PROBLEM STATEMENT: Looking at the records below, please say how many lines contain the word "vote", as a bare number.

______________________________

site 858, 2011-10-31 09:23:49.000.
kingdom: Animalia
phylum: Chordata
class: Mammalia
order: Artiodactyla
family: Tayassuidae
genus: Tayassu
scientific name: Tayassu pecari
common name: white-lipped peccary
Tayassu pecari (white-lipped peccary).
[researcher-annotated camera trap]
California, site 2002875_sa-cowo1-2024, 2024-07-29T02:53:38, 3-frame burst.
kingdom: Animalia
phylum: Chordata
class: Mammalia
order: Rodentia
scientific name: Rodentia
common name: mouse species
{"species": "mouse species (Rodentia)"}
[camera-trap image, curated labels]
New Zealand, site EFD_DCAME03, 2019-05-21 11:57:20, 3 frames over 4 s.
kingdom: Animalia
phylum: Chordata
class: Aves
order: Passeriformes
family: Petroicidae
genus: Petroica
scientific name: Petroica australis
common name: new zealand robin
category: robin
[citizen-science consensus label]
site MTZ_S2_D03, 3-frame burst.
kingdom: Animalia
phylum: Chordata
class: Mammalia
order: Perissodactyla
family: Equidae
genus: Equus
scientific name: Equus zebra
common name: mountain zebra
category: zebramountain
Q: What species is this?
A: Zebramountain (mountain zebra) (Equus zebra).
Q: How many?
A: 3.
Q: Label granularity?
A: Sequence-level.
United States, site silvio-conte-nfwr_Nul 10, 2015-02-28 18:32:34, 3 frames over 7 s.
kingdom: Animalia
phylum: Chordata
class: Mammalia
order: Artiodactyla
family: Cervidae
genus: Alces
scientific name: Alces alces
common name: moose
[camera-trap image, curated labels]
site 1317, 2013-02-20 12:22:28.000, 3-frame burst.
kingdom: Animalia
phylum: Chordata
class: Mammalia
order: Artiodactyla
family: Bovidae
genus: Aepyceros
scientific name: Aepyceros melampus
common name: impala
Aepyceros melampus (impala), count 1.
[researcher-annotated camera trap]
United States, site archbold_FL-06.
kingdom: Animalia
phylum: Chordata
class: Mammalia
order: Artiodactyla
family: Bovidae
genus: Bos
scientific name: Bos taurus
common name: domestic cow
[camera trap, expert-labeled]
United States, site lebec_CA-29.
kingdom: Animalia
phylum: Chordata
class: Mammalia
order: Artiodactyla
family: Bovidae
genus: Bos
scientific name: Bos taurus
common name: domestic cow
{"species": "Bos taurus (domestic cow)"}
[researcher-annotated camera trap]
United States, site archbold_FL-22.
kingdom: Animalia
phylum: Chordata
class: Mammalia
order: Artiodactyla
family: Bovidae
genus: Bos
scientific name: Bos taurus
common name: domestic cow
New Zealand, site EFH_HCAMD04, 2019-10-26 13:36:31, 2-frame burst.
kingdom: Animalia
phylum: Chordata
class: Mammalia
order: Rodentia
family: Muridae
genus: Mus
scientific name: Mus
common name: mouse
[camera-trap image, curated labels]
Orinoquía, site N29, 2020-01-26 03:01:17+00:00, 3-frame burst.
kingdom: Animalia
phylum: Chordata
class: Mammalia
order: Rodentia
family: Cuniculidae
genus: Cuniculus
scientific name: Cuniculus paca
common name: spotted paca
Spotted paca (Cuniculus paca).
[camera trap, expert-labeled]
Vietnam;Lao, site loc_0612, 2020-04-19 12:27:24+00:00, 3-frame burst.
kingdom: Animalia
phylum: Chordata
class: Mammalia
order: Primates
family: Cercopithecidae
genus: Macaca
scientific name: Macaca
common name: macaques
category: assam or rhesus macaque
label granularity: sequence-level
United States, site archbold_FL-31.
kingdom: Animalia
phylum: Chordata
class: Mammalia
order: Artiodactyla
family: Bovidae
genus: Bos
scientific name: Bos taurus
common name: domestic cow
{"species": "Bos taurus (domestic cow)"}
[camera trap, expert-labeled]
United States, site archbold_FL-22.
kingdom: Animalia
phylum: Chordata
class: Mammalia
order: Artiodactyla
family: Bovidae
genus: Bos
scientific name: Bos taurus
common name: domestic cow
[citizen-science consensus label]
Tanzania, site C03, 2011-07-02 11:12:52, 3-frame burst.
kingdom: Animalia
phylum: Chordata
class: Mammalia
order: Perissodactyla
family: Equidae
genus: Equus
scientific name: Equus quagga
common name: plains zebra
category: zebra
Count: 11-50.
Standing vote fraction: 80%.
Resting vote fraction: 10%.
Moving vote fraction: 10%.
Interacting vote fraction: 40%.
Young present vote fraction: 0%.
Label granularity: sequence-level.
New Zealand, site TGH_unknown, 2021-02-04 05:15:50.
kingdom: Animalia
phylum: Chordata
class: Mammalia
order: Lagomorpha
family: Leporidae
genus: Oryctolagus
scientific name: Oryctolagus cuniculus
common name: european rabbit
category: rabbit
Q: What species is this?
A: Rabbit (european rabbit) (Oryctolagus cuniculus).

______________________________

OUTPUT OF THE TASK: 5